An appeal from a final judgment pursuant to subsection (a) shall lie directly to the Supreme Court, if, upon application of a party filed within fifteen days of the filing of a notice of appeal, the district judge who adjudicated the case enters an order stating that immediate consideration of the appeal by the Supreme Court is of general public importance in the administration of justice. Such order shall be filed within thirty days after the filing of a notice of appeal. When such an order is filed, the appeal and any cross appeal shall be docketed in the time and manner prescribed by the rules of the Supreme Court. The Supreme Court shall thereupon either (1) dispose of the appeal and any cross appeal in the same manner as any other direct appeal authorized by law, or (2) in its discretion, deny the direct appeal and remand the case to the court of appeals, which shall then have jurisdiction to hear and determine the same as if the appeal and any cross appeal therein had been docketed in the court of appeals in the first instance pursuant to subsection (a).
The Act entitled “An Act to protect trade and commerce against unlawful restraints and monopolies”, approved July 2, 1890, referred to in subsec. (a), is known as the Sherman Act, and is classified to sections 1 to 7 of this title.
Section was previously set out in both this section and in section 45 of former Title 49, Transportation.
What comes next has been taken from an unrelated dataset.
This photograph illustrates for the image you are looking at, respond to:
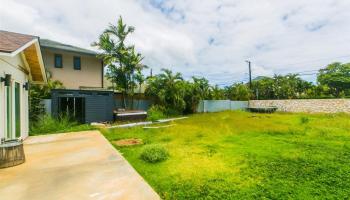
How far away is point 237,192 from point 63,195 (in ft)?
8.76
1974—Pub. L. 93–528 substituted provisions for appeals to the court of appeals from civil actions in district courts where equitable relief is sought, review by the Supreme Court of judgments of courts of appeals, and for direct appeals to the Supreme Court of cases involving general public importance, for provisions that appeals from final judgments of district courts lie to the Supreme Court only.
1948—Act June 25, 1948, amended section generally to strike out provisions relating to time for appeal, procedure, etc. See sections 2101 and 2109 of Title 28, Judiciary and Judicial Procedure.
1944—Act June 9, 1944, provided for certification of case to circuit court of appeals when there was no quorum of Justices of the Supreme Court qualified to participate in the consideration of the case and for designation of circuit judges in the event of disqualification from hearing the case.
Act Mar. 3, 1911, which transferred the powers and duties of the circuit courts to the district courts, substituted “district court” for “circuit court”.
Section 38 of act June 25, 1948, provided that the amendment made by that act is effective Sept. 1, 1948.
Act June 9, 1944, ch. 239, 58 Stat. 272, provided in part:
Act Feb. 11, 1903, which enacted sections 28 and 29 of this title, is commonly known as the “Expediting Act”.